> **GIVEN DATA**:

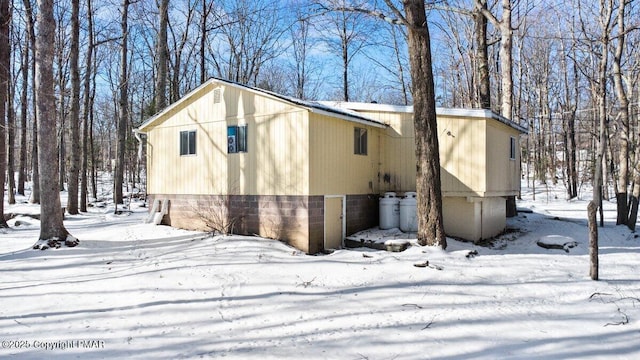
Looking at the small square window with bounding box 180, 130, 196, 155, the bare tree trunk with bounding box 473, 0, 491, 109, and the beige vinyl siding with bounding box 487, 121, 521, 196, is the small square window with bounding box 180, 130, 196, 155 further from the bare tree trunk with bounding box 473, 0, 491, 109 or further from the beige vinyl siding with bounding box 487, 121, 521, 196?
the bare tree trunk with bounding box 473, 0, 491, 109

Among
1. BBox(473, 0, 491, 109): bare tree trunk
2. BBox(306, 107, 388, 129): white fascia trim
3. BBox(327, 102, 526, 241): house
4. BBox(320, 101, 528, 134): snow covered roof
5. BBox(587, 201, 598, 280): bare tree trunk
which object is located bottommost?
BBox(587, 201, 598, 280): bare tree trunk

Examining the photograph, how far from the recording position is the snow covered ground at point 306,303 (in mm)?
4219

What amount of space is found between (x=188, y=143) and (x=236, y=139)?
1821 millimetres

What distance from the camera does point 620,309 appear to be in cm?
540

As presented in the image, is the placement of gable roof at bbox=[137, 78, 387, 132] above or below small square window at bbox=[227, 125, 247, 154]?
above

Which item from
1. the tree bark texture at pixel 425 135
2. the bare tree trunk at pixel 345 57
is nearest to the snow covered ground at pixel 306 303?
the tree bark texture at pixel 425 135

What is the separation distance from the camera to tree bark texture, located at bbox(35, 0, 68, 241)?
8.30m

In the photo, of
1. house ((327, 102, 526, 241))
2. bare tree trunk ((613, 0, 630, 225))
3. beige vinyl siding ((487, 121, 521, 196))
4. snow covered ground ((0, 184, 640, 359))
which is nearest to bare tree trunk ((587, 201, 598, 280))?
snow covered ground ((0, 184, 640, 359))

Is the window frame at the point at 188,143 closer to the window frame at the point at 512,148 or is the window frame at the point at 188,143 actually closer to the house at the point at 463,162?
the house at the point at 463,162

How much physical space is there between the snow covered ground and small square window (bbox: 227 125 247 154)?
8.91ft

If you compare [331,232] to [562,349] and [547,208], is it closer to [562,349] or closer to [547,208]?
[562,349]

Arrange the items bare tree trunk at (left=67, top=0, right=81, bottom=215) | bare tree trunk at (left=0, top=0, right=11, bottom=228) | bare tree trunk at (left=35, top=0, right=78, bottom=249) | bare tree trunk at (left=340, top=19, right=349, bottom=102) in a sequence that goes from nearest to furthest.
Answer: bare tree trunk at (left=35, top=0, right=78, bottom=249) → bare tree trunk at (left=0, top=0, right=11, bottom=228) → bare tree trunk at (left=67, top=0, right=81, bottom=215) → bare tree trunk at (left=340, top=19, right=349, bottom=102)

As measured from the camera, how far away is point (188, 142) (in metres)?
11.7

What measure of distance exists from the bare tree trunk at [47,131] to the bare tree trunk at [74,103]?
20.6ft
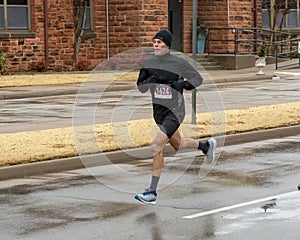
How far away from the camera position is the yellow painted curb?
45.1 ft

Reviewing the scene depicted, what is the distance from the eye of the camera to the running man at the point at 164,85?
34.6ft

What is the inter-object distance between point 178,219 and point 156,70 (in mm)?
1939

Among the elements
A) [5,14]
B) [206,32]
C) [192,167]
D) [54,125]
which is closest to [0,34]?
[5,14]

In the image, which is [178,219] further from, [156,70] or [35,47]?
[35,47]

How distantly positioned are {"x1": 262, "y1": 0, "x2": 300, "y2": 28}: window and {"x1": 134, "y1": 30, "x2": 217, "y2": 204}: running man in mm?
33204

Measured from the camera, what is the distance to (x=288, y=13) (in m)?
45.1

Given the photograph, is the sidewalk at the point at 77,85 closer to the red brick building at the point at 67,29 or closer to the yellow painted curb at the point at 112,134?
the red brick building at the point at 67,29

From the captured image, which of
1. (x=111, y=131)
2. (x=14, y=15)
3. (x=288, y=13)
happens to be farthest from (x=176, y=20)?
(x=111, y=131)

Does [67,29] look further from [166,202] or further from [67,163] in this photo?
[166,202]

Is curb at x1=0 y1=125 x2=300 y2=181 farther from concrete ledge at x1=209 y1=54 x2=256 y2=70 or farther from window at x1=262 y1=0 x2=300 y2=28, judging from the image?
window at x1=262 y1=0 x2=300 y2=28

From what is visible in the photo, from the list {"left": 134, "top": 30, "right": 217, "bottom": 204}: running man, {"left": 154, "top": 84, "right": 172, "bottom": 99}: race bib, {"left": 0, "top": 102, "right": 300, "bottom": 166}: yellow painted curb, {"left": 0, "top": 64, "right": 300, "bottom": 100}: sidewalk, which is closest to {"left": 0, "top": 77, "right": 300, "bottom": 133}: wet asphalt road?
{"left": 0, "top": 64, "right": 300, "bottom": 100}: sidewalk

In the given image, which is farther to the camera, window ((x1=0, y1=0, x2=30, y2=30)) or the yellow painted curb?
window ((x1=0, y1=0, x2=30, y2=30))

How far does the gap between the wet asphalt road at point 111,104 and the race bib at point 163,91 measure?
7072 millimetres

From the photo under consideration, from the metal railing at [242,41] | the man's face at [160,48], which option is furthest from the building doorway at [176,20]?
the man's face at [160,48]
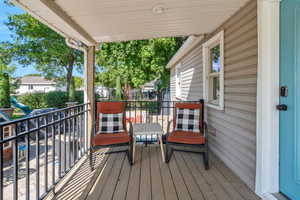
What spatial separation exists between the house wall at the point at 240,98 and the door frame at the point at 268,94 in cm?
18

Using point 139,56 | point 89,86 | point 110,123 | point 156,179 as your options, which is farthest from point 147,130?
point 139,56

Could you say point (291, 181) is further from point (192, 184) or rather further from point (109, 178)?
point (109, 178)

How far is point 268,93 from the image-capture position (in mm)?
2047

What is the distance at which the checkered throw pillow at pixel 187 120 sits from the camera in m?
3.51

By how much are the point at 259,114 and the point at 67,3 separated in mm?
2465

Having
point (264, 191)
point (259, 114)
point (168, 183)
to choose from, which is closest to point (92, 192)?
point (168, 183)

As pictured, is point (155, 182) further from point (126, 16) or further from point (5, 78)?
point (5, 78)

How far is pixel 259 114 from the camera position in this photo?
2.12 meters

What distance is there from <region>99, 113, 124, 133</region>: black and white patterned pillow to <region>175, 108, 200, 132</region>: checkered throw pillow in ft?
3.45

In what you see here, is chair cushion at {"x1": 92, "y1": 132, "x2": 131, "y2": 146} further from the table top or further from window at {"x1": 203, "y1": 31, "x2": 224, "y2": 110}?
window at {"x1": 203, "y1": 31, "x2": 224, "y2": 110}

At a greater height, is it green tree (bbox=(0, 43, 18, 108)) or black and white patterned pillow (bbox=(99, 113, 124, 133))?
green tree (bbox=(0, 43, 18, 108))

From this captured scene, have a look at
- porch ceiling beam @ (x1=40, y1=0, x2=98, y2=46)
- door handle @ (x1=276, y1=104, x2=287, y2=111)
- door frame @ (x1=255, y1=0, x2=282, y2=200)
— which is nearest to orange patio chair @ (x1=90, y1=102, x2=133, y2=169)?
porch ceiling beam @ (x1=40, y1=0, x2=98, y2=46)

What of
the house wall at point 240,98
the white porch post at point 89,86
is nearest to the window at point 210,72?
the house wall at point 240,98

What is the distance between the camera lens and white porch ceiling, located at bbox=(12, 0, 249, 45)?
2.25 m
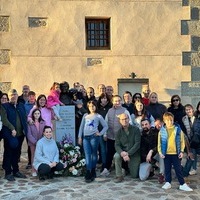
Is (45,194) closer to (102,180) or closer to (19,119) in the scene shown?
(102,180)

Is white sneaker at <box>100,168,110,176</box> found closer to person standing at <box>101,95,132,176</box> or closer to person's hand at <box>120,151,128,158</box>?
person standing at <box>101,95,132,176</box>

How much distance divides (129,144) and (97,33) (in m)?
3.53

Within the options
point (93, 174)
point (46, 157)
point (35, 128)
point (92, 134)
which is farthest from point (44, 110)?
point (93, 174)

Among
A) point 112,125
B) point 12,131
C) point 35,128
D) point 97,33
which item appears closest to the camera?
point 12,131

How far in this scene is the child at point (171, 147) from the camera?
6.29m

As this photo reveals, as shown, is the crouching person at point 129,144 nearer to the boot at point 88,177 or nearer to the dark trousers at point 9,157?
the boot at point 88,177

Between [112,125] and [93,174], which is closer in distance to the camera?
[93,174]

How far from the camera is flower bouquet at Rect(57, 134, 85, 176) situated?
282 inches

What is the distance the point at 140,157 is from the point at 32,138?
1.95m

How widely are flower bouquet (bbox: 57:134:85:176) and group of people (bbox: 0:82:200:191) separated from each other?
22 centimetres

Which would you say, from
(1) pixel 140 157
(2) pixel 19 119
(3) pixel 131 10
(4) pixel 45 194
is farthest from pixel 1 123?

> **TASK BRIEF**:
Arrange the record lines as a Markdown table with the columns Row and Line text. Start with the line containing "How far in this" and continue through the last line of the records, leave out blank lines, and number each row.

> **THE ANSWER**:
| Row | Line text |
|---|---|
| 1 | How far in this scene is the child at point (171, 147) from the camera? |
| 2 | 6.29m |
| 3 | As this photo reveals, as shown, is the crouching person at point 129,144 nearer to the boot at point 88,177 or nearer to the dark trousers at point 9,157? |
| 4 | the boot at point 88,177 |
| 5 | Between [112,125] and [93,174], which is closer in distance to the camera? |
| 6 | [93,174] |
| 7 | How far from the camera is flower bouquet at Rect(57, 134, 85, 176) situated? |
| 8 | 282 inches |
| 9 | What is the distance the point at 140,157 is from the point at 32,138? |
| 10 | 1.95m |
| 11 | How widely are flower bouquet (bbox: 57:134:85:176) and group of people (bbox: 0:82:200:191) separated from each other? |
| 12 | 22 centimetres |
| 13 | Which would you say, from |
| 14 | (1) pixel 140 157 |
| 15 | (2) pixel 19 119 |
| 16 | (3) pixel 131 10 |
| 17 | (4) pixel 45 194 |
| 18 | is farthest from pixel 1 123? |